Pfizer's pioneering product torcetrapib was dropped back in 2006 after an increase in CV death despite an increase in the "protective" HDL-cholesterol with the product, but it was hoped that the problem lay with the drug molecule itself rather than with the mechanism more broadly. Other later trials also raised questions about the benefit of raising HDL, but anacetrapib – the first CETP inhibitor to show an effect on CV outcomes – also has LDL lowering effects.

 

Development of other CETP inhibitor candidates continued after Pfizer's failure, only for them to fall along the way – Eli Lilly & Co. ended the Phase III program for its evacetrapib in late 2015 after the 13,000-patient ACCELERATE CVOT study was stopped for futility. (Also see "Who Suffers From Lilly's Evacetrapib Failure?" - Pink Sheet, 12 Oct, 2015.) And Roche's dalcetrapib failed in the dal-OUTCOMES trial in 2012 although this product has since been acquired by DalCor Pharmaceuticals, which is hoping to find a genetic marker to keep it alive. ( (Also see "Out Of The Ashes: Roche’s Dalcetrapib Data Suggest Still Hope For CETP Inhibitor Class" - Pink Sheet, 12 Nov, 2012.) Also still in development is Amgen Inc.'s AMG-899 at the Phase II stage.

 

Many believed that Merck's continued development of anacetrapib would prove a costly distraction, but others were less pessimistic. "We have long maintained that the market was overly negative on the odds of anacetrapib working," Anderson declared in a June 27 note. "This is because the first two failed CETP inhibitors had no LDL effect (they only raised HDL) – by contrast, Lilly and Merck's drugs both raised HDL and lowered LDL. And Lilly's drug was studied in a much smaller, shorter trial than Merck's, and also in a slightly different patient population – this was Lilly's attempt to yield results more quickly than Merck, but the strategy backfired."

 

Much Remains To Be Seen

A lot will rest on the size of the benefit seen when the full data are released, and by extension the commercial upside for Merck, given that most observers had expected the trial to fail.

 

In this, its comparison with Vytorin's effect in IMPROVE-IT will be illustrative.
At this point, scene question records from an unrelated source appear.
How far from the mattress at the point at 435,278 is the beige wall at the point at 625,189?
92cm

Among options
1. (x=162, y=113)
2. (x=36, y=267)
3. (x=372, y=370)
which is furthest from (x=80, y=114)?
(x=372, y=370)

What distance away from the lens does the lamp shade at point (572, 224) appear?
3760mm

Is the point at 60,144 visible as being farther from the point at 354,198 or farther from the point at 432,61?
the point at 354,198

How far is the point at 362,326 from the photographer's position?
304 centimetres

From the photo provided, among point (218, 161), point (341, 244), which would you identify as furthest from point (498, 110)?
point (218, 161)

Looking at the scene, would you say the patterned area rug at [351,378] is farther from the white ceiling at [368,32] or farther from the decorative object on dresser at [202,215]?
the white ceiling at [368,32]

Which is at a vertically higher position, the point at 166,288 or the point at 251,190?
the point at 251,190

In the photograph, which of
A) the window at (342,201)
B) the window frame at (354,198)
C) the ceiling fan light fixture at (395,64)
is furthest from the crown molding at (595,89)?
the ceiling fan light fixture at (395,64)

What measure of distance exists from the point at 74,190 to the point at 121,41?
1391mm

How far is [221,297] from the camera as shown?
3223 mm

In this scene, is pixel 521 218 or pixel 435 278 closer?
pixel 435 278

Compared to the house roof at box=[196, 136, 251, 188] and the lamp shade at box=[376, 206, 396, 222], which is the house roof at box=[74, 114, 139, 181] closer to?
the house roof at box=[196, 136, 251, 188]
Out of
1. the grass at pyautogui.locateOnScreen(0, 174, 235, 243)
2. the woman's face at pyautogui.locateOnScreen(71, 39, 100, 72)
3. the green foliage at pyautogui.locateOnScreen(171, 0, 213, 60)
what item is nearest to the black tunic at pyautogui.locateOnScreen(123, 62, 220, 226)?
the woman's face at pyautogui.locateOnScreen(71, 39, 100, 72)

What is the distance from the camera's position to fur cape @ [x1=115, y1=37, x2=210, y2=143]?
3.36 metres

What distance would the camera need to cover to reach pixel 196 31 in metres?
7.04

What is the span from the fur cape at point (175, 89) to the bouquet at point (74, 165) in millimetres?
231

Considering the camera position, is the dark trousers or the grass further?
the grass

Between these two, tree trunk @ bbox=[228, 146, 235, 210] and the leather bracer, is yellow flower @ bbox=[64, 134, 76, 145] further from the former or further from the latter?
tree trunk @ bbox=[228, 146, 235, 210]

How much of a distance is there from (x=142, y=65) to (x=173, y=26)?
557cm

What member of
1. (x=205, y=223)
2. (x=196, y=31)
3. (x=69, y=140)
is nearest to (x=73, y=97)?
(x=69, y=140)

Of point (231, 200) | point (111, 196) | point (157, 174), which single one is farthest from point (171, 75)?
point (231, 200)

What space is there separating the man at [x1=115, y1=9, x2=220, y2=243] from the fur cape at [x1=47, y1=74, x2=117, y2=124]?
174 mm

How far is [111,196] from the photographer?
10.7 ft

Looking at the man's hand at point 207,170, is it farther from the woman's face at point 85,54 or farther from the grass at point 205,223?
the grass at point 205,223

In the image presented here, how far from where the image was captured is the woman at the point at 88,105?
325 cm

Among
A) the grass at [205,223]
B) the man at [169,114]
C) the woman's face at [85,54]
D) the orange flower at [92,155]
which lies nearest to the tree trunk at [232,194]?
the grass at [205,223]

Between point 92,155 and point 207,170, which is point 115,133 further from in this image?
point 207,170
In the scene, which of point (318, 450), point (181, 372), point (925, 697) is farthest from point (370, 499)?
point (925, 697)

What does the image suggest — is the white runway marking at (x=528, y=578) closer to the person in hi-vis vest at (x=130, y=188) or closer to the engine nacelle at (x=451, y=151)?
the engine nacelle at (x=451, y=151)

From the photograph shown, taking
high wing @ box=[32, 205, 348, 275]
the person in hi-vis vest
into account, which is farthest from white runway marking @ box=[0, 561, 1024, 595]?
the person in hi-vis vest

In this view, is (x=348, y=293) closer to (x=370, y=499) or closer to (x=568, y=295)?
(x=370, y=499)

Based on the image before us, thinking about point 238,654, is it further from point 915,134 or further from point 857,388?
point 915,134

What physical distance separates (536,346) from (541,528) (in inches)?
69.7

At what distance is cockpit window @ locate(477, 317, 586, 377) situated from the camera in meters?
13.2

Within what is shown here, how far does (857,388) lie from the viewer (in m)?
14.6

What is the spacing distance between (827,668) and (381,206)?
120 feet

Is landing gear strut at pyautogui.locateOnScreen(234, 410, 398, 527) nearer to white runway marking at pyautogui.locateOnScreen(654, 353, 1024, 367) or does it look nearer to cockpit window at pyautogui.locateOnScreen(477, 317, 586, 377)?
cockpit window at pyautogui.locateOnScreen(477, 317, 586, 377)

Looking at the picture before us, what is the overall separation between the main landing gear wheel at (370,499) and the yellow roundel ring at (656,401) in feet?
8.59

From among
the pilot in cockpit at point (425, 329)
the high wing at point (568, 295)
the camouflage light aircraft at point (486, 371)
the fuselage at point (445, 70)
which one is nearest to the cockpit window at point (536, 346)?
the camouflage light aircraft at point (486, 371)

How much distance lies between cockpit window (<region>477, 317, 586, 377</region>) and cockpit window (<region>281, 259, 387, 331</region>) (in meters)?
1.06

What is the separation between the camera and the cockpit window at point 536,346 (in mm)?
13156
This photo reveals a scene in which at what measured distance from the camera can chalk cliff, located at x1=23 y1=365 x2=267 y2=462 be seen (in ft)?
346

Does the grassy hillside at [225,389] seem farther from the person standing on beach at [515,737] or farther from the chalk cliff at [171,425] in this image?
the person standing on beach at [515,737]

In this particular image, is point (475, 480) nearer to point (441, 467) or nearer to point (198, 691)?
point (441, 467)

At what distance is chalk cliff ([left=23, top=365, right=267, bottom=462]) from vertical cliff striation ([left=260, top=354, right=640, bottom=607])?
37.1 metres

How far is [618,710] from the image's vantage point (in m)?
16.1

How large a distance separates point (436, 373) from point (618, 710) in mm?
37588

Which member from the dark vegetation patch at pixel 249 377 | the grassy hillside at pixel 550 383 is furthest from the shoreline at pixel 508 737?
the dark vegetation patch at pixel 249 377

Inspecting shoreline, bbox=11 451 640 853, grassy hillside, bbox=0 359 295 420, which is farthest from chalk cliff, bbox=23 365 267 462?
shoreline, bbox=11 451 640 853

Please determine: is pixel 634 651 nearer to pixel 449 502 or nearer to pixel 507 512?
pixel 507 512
While the CETP inhibitors were moving through the clinic (mostly to oblivion), Merck had success with the major CVOT trial for its older combination dyslipidemia product Vytorin (ezetimibe/simvastatin) – showing a more than 6% benefit and hitting statistical significance in the 18,000-patient study. However, the data did not convince the FDA to add the CV risk reduction claim to its label. (Also see "FDA’s Zetia/Vytorin Rejection Leaves Cholesterol Drug Sponsors In Limbo" - Pink Sheet, 16 Feb, 2016.) Although sales for the Zetia/Vytorin franchise have slackened recently, revenues for 2016 still hit $3.7bn.

 

Raffat points out that while REVEAL was powered to show a 15% relative risk reduction, the fact that it has met its primary endpoint does not mean that it was as effective as this. "REVEAL is an even bigger trial [than IMPROVE-IT] … so perhaps it could have hit [statistical significance] at as low as about 5% potentially," Raffat said. "Overall, we get a sense that the magnitude of benefit is likely modest … perhaps in single digits."